Top of Study text

Hyundai and Kia Irregular Workers Protest
The protest of irregular workers in Gwanggju continues. In addition, since April 22, dismissed irregular workers from the Hyundai plants in Ulsan, Jeonju and Asan have been in Seoul where they have set up a protest encampment in front of the Hyundai and Kia headquarters. The demands of these workers are the imprisonment of Hyundai Motor CEO Mong-koo Chung, who has illegal employed temporary agency workers under the guise of in-house subcontracting for the last ten years, and the regularization of these workers’ employment status. In response to the protest, Hyundai Motor has mobilized hundreds of manager-level employees who have joined riot police in repeated violent attacking against the protesting workers. Despite this repression, the workers continue to hold daily rallies and maintain their encampment night and day.
On April 26, the Korean Metal Workers’ Union (KMWU), the industrial union to which the workers are affiliated, staged a protest and set up a tent at the protest site, which was torn down by the police that night. On May 4, workers in Seoul and Ulsan held simultaneous rallies to commemorate the 200th day of the high-altitude protest being carried out by Byeong-seung Choi and Ui-bong Cheon at the Ulsan plant.
On May 10, the three Hyundai irregular worker locals went on strike. That day 800 workers protested in Seoul, taking over the four lane road in front of the Hyundai and Kia headquarters. On May 15, the KMWU held a major rally at the same location in which 3500 union members and officers participated. A ‘Committee to Respond to In-house Subcontracting’ has also been formed to support the workers’ struggle, with a hundred organizations participating around the country.

Bottom of Study text

▶ [Complete the following]
a. In the text on the Hyundai and Kia irregular workers' protest, how many union members and officers took part in the KMWU rally held on May 15?
b. Reproduce the part of the Hyundai and Kia protest text between "On April 26, the" and "the Ulsan plant.", inclusive.

Top of Supplied data

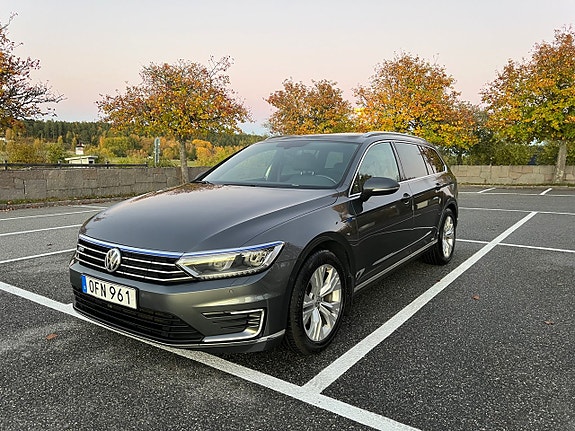 Volkswagen Passat 5 of 14
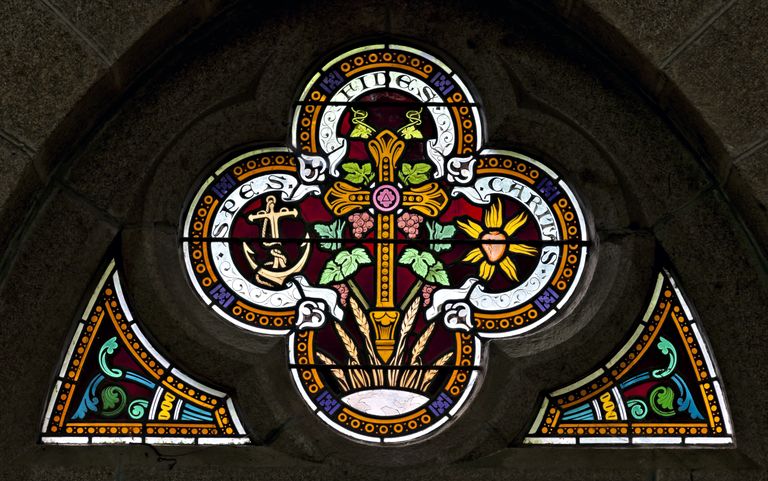 Ensemble de 2 verrières : les vertus théologales, les vertus cardinales (baies 11 et 12) - Église paroissiale Notre-Dame-de-l'Assomption, Chailland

Bottom of Supplied data

▶ [Results for each task]
a. 3500 union members and officers

b.
On April 26, the Korean Metal Workers’ Union (KMWU), the industrial union to which the workers are affiliated, staged a protest and set up a tent at the protest site, which was torn down by the police that night. On May 4, workers in Seoul and Ulsan held simultaneous rallies to commemorate the 200th day of the high-altitude protest being carried out by Byeong-seung Choi and Ui-bong Cheon at the Ulsan plant.